One noticeable difference: Churches in Morristown often fill up on Sunday mornings. It’s a stark contrast with a city like Berlin, where the area is full of historic church buildings, but as few as 3 percent of the city’s population regularly attends services. (Indeed, officials in the Roman Catholic archdiocese of Berlin announced they would cut the number of churches in their region by 70 percent over the next seven years.)
For decades, Germany’s Catholic Church and its official Protestant denomination have lost congregants by the thousands, and the situation is even more tenuous for evangelicals: As little as 1 to 2 percent of the German population identifies as evangelical.
It’s a challenging landscape for the tiny percentage of German evangelicals living in a heavily secularized society wary of evangelical Christians. For some, the spiritually dry climate is stifling.
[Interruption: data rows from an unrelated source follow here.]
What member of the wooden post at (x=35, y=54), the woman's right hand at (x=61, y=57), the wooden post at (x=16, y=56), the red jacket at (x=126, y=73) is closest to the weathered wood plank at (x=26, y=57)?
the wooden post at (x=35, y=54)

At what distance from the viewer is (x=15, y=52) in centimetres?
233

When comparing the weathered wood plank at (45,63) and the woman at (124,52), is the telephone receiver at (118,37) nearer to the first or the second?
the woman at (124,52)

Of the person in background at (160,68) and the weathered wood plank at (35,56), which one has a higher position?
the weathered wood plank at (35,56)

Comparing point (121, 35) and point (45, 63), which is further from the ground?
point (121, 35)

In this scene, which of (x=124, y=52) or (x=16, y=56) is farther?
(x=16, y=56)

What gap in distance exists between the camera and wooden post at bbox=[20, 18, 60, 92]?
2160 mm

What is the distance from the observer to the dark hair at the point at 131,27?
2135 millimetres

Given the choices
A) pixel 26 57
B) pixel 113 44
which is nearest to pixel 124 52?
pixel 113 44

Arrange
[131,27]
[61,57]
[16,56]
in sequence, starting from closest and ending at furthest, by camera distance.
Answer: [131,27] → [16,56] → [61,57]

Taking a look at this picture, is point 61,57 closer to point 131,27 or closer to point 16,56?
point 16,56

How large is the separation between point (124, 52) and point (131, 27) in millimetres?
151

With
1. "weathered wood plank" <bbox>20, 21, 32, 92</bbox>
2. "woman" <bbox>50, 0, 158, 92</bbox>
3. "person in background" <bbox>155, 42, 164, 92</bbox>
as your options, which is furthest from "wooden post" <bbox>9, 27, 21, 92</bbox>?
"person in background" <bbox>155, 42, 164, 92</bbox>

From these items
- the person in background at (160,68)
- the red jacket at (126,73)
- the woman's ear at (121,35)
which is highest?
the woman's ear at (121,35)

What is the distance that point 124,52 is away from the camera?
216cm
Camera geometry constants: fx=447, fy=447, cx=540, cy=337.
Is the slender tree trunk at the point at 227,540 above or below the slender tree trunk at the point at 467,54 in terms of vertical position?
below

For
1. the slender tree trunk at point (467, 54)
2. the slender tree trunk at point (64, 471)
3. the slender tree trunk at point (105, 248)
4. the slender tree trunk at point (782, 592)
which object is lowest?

One example includes Christian parents who want to homeschool their children in a country that requires children to attend state-approved schools. Homeschools don’t qualify.
That dynamic led Uwe and Hannelore Romeike to flee Germany with their five children in 2008. (They’ve since had another daughter and expect a baby in June.) The Christian couple faced increasing fines and the threat of losing custody of their children after they decided to homeschool in 2006.
The family settled here in Morristown, Tenn., where they knew another German family. They soon applied for asylum, arguing that they couldn’t return to Germany because they feared persecution for their religious-based determination to homeschool.
An immigration judge granted the family’s asylum request in 2010, marking the first time a family has won asylum based on homeschooling. But the Obama administration appealed, and the Board of Immigration Appeals reversed the Romeikes’ asylum win. The case is set to continue on April 23 in another hearing at the 6th U.S. Circuit Court of Appeals in Ohio.
The Romeikes—represented by the Virginia-based Home School Legal Defense Association—plan to challenge the Department of Justice’s (DOJ) argument that the family’s case doesn’t constitute persecution by the German government. (The court likely won’t render a decision for at least several weeks.)
If they lose, the Romeikes could face deportation. If they win, their case could establish a precedent for other foreign homeschool families to seek asylum in the United States, if their home governments don’t allow homeschooling.
Meanwhile, the family’s saga highlights the challenges confronting evangelical Christians in Germany—both homeschooling families and those who send their children to public schools.
It also highlights an important moment for the United States: The Romeike case carries significant implications for whether the Obama administration deems homeschooling a fundamental human right.